The same… never changing… never growing. Is that me? Is that really me? When they ask who I am, is that the answer?
The simple words thumped Aaron on the damn head, like a fallen acorn from an oak tree. Something
was
clicking… something was changing. He wasn’t certain what it was, but it had all began with Dr. Owens, and continued with the likes of a black man, who for all intents and purposes appeared scared out of his damn mind… and that man he felt compassion for, yet, he barely knew him…
“I don’t know. I can’t say,” was all Aaron could muster.

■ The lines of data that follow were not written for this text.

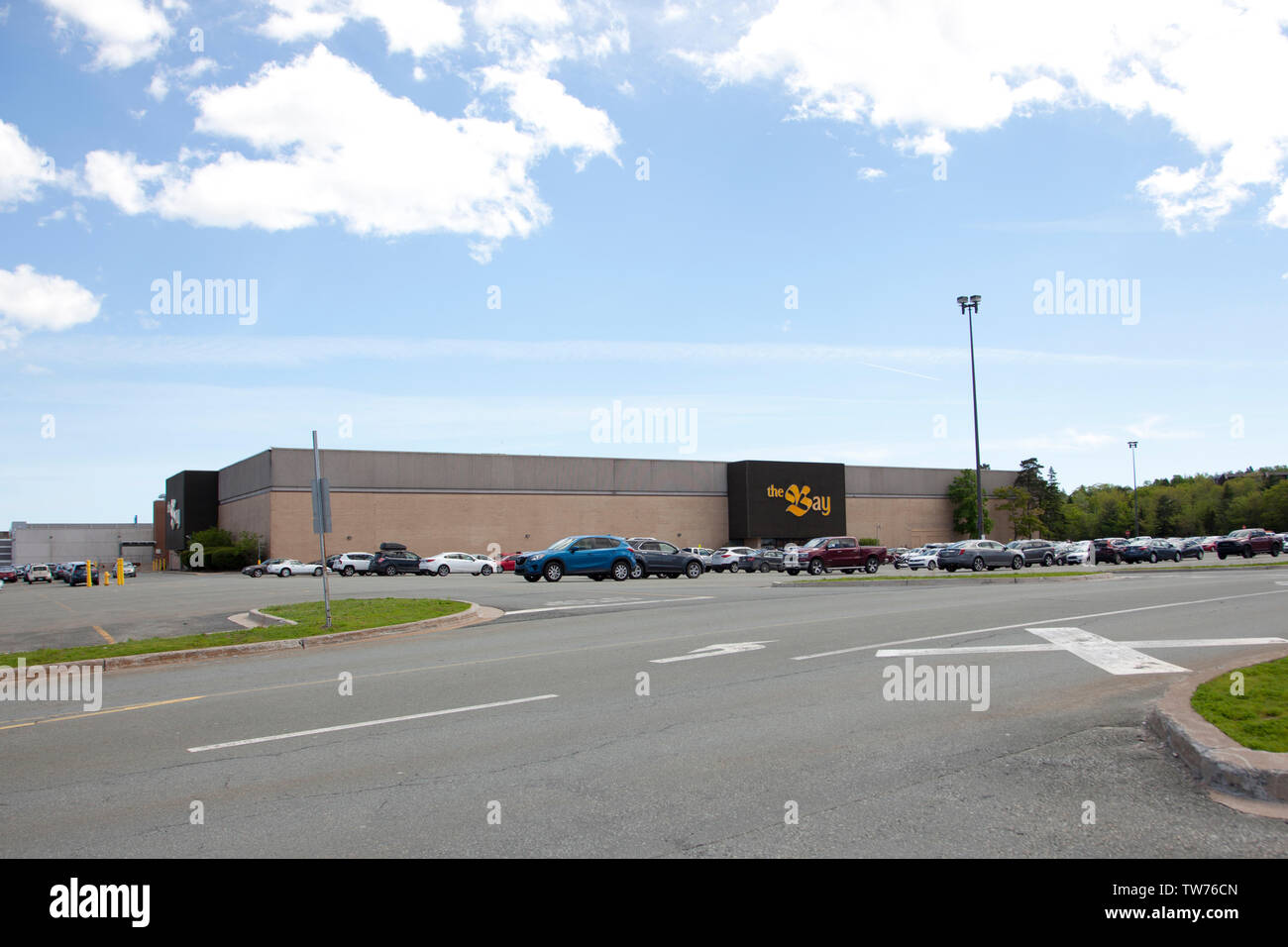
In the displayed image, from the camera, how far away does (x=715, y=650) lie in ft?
40.5

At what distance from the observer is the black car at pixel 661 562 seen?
113ft

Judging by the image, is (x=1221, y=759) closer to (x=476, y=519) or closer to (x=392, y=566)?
(x=392, y=566)

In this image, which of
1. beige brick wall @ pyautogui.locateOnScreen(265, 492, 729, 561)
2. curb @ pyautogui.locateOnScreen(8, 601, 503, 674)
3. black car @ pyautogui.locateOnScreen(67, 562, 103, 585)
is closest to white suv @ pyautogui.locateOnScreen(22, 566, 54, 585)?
black car @ pyautogui.locateOnScreen(67, 562, 103, 585)

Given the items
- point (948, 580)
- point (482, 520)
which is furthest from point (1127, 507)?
point (948, 580)

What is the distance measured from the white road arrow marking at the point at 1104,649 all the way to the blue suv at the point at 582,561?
20178mm

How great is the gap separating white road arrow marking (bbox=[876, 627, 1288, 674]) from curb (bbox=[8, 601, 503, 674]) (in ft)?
27.9

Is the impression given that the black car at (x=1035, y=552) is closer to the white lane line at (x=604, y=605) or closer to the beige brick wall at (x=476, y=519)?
the beige brick wall at (x=476, y=519)

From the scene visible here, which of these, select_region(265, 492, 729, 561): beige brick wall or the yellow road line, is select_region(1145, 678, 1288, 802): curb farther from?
select_region(265, 492, 729, 561): beige brick wall

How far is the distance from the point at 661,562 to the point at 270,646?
2224 cm

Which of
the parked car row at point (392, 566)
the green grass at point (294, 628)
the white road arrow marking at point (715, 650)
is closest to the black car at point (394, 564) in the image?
the parked car row at point (392, 566)

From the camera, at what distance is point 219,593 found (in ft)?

“You know what really pisses me off about how my life is right now?”
“What?”
“I knew better, man. I was raised in Mountain Brook.”
“Mountain Brook?”
Aaron leaned a bit closer, his interest definitely piqued. Mountain Brook was a nice place to live, a suburb in Birmingham with sweet appeal. It was a place he’d heard about a time or two as a kid, even driven through as an adult.
“My parents were married. I bet that shocks the shit outta you, too.”
Aaron smirked and nodded in agreement.
“Me and my brother went to a good school and then my mama died and everything went to downhill. We moved here to be close to my grandmother ’cause my father couldn’t raise us on his own. I guess I felt a bit outta place.” He shrugged. “I don’t know. I got with a group of guys that I shouldn’t have. I knew I was on the wrong path, but I just…shit, peer pressure is somethin’ and I wanted to fit in, belong. I was tired of not fittin’ in and I thought
this
time would be different.”
“Why’s that?”
“’Cause when I was livin’ in Mountain Brook, the white kids used to fuck wit’ me there, say racist stuff, laugh, things like that. Me and my brother were two of the few black kids there at the time, man… It was hard.”
Aaron slowly looked away and swallowed, feeling something… feeling something deep within.
“I had to work twice as hard to just prove that I had half of what they did. But, you know what?” A tender smile creased his face. “I don’t regret it. I don’t, not at all, because it made me stronger. It made me able to take a lot of shit, you know? But I was young… just a kid.”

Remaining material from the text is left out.